İnsanlar farklı olana ilgi duyar, merak eder ancak herkes gibi olanı yapar. Farklı olmak cesaret ister. Sürüden ayrılanı kurt kapar atasözü boşa değildir.

Farklı olanın akıbeti merak edilir, kurt kaparsa sevinilir, iyi ki sürüden ayrılmamışım diye. Kurt kapmazsa da sürüden ayrılanın artı hanesine yazılmaz, kurt suçlanır. Eğer yakından biri sürüden ayrılmaya kalkarsa formasından çekilir gitmesin diye.

Rivayet odur ki; ilk zamanlar insanlar dört ayak üzerinde yürüyorlarmış. Biri iki ayakları üzerinde yürümeyi akıl edince, iki ayakla yürümenin daha kolay olduğuna bakılmaksızın öldürülmüş iki ayağı üzerinde yürüyen. İcat çıkarmasın diye.

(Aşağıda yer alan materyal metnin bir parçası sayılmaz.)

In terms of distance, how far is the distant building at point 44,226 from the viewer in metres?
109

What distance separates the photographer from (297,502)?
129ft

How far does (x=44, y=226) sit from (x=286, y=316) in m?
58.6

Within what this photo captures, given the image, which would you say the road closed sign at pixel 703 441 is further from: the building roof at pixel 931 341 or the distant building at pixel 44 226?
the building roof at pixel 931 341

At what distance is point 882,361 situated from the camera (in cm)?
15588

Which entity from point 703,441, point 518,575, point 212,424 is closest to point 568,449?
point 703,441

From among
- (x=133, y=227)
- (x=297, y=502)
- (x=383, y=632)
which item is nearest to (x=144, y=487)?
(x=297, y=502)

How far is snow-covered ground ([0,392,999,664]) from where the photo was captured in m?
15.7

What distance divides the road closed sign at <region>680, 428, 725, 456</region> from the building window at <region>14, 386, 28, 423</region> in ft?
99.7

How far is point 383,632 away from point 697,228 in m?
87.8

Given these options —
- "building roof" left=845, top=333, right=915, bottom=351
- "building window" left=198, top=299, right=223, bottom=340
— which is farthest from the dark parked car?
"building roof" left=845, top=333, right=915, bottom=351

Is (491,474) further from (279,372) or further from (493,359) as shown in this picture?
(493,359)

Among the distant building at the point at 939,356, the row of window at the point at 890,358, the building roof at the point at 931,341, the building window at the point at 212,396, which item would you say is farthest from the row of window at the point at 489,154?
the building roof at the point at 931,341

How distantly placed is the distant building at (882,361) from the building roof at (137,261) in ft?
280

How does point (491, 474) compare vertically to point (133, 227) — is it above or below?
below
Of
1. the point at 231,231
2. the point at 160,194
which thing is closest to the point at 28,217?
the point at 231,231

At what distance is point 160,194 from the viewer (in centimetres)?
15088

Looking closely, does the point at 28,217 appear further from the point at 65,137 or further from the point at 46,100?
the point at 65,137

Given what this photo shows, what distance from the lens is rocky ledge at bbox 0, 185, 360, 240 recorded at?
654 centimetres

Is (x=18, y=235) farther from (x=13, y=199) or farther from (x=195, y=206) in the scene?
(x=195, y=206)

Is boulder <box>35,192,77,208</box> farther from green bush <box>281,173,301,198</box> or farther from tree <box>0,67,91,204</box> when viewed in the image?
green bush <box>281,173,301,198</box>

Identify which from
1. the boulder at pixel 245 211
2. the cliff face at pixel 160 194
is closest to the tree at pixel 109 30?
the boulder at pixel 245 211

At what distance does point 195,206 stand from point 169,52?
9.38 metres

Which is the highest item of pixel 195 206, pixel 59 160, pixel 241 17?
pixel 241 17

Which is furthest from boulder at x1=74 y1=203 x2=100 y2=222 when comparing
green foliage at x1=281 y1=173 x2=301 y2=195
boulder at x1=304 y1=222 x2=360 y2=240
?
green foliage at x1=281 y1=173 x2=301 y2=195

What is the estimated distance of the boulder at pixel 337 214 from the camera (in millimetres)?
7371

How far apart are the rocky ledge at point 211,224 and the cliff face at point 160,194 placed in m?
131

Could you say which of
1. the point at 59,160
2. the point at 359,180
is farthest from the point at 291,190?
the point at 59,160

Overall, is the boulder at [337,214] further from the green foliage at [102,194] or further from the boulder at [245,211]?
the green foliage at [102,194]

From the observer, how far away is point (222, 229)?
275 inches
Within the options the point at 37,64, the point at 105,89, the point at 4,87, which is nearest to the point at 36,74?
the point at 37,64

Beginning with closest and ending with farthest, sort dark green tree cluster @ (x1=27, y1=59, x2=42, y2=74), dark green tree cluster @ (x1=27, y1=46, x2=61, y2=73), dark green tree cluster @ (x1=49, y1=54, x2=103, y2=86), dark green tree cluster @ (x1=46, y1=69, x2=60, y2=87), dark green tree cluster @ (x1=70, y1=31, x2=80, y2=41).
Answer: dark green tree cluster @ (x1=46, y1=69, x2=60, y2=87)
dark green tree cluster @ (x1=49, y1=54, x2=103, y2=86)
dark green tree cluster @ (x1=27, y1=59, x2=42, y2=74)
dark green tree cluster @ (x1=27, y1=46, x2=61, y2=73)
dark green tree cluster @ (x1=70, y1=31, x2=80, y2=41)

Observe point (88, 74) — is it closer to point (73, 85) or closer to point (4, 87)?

Oysa şimdi herkes iki ayağı üzerinde yürüyor. Artık dört ayağı üzerinde yürüyenin canı tehlikede.

Bir balık yemi ve malzemeleri dükkanı. Dükkanda normali temsil eden biziz. On yaşında bir erkek çocuk ve yanında kırk yaşında babası. Balık yemi ve eksik olan iğne, kurşun gibi malzemeler alınıyor ve baba ödüyor, babanın kullandığı arabayla da balık tutmaya gidiliyor.

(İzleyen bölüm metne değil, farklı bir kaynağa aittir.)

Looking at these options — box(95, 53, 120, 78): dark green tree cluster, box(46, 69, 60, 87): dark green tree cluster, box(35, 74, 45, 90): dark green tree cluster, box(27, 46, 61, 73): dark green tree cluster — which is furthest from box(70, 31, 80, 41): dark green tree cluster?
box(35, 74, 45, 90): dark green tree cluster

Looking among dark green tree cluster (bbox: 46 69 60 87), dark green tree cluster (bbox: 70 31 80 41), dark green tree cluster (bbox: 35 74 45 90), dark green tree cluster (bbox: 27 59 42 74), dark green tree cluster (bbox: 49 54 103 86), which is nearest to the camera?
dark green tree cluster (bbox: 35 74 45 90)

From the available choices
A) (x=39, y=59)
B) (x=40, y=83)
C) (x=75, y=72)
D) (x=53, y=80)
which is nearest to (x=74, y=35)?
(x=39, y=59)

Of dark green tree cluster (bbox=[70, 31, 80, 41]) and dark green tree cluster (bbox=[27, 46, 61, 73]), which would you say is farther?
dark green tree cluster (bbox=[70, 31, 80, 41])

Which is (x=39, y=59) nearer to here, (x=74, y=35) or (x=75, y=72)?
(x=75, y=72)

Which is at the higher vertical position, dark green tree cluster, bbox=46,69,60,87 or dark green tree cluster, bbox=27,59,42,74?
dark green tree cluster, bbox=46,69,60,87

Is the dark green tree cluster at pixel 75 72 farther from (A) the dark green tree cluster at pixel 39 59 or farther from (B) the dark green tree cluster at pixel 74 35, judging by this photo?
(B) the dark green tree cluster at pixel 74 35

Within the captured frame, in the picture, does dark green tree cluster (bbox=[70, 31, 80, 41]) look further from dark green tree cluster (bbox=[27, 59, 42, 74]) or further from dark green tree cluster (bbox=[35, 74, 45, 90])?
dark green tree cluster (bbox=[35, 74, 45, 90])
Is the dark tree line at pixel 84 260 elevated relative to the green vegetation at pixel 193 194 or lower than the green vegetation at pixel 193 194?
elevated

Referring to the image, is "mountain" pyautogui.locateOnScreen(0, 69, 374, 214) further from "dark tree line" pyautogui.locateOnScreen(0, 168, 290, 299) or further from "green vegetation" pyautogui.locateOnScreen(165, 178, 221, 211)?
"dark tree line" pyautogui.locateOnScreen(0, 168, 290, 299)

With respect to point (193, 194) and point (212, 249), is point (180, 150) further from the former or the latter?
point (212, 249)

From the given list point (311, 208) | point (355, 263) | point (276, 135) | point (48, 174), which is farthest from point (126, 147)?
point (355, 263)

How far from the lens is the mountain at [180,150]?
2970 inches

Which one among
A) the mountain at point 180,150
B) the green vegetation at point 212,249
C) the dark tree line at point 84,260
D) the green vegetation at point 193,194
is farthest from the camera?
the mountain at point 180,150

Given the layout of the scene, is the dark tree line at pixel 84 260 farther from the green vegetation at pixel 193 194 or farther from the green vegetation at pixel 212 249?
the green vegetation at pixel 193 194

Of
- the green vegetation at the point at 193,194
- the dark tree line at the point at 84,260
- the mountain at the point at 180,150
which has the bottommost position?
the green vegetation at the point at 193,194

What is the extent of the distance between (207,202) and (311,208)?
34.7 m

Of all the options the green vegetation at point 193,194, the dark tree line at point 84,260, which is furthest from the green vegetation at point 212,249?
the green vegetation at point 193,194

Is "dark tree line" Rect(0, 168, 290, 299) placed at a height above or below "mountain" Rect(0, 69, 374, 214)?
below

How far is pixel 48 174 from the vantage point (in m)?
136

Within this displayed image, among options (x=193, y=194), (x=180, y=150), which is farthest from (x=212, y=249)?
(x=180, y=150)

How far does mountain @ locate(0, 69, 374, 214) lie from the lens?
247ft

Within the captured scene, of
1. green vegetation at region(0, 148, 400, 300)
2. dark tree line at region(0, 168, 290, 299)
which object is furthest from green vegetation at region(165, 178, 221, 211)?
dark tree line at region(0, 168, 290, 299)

Dükkanda aylardır gördüğüm tek kadın, elli-ellibeş yaşlarında, boyalı saçlı, bakımlı bir kadın. Yanında seksen yaşlarında bir sakallı bir adam.

-Sinek iğnemiz kaldı mı baba?
(Yanlış görmemişim, balığa gidiyor baba-kız)

-Geçen sefer sen ödedin, bu sefer dünyada olmaz.
(Demek ki baba-kızın balığa gitmeleri sık sık tekrarlanan bir şey, bütçeleri de ayrı, muhtemelen ayrı yaşıyorlar)

Alınacakları aldılar, kız hesabı ödedi, kız şoför koltuğunda, baba yanında hızla uzaklaştılar.

Bu yaşta bir kızla babasının balıkta işleri neydi? Adamın karısı yaşıyor muydu? Kız evli miydi? Torun var mıydı? Varsa o niye yoktu? Kızın kocası varsa o niye yoktu ya da nasıl izin veriyordu? 

Beni bu sorularla baş başa bırakarak gittiler. Oysa onların hiçbir şey umurunda değildi. Abidin, mutluluğun resmini yapacak olsa, kızıyla balığa giden nur yüzlü ihtiyar adamın resmini yapardı eminim!